Simple statistics you NEED to know - the median and long tails


If you ever hear survival times quoted, you need to understand that what the doctor or researcher is usually telling you is not their personal opinion, but what the evidence shows about survival.

The evidence is almost always quoted as the average time people last in these circumstances.

The type of average that is used is the median.

It is not the same as the average you may be thinking of (called the mean) where you add up scores and divide by the number of scores.

The median is simply the score that the guy in the middle has when they are lined up.

The median in each of the lines of numbers below is 48:

47 48 49

12 24 36 48 60 72 84

6 12 18 24 30 36 42 48 54 60 66 72 78 84 90

That's because when you put the numbers in order, the one in the middle is 48.

But each of the lines of numbers above is unusual - the numbers are evenly spaced.

The real world is not like that.

Survival in the real world is more like the line below:

6 12 18 33 37 40 42 48 60 72 84 108 156 204 252

When these numbers are lined up, the middle guy still has 48, so the median is still 48.

But as we move to the right of the middle guy, the numbers spread out.

Because of the way this looks when we graph it, we say it has a "long tail".

(Mathematicians may say it is "skewed to the right".)

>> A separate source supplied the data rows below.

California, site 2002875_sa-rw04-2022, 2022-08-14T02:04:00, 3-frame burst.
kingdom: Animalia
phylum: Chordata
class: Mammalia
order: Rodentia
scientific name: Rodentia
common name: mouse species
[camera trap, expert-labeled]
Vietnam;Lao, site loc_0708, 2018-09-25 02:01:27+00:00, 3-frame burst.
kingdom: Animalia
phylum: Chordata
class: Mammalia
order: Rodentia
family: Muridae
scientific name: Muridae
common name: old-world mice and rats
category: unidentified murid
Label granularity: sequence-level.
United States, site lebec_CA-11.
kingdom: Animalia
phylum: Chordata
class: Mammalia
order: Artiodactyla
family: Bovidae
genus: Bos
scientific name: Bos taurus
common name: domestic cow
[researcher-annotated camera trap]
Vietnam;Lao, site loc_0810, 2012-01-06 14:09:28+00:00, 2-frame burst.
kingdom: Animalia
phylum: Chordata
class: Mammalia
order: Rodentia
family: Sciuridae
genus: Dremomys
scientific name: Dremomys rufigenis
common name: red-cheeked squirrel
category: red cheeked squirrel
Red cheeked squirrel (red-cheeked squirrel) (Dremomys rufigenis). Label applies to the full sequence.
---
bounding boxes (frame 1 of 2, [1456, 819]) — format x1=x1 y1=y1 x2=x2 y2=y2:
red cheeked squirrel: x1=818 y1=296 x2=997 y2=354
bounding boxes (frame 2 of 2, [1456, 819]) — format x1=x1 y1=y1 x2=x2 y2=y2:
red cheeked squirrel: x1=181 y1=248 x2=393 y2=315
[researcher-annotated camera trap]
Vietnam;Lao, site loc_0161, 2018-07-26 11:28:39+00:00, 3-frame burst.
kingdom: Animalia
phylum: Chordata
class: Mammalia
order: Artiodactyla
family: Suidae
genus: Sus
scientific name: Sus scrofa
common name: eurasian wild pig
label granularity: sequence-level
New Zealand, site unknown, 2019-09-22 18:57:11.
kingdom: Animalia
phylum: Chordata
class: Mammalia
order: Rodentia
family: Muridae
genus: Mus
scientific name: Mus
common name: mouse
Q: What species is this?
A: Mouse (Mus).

So, if these men had been told that expected survival in their circumstances was 48 months, they might not have appreciated that:

  • 20% of them would be alive 13 years later; and
  • the last guy would die 21 years later.

What this means for prostate cancer survivors is this:

  • It is not unrealistic to hope to survive longer than the median - half the men will - and because survival curves often have long tails, much longer survival is possible.
  • You should be wary of men who claim to have unexpectedly long survival because of {... insert a treatment, diet, belief, practice here ...}. They may well just be lucky to be in that long tail.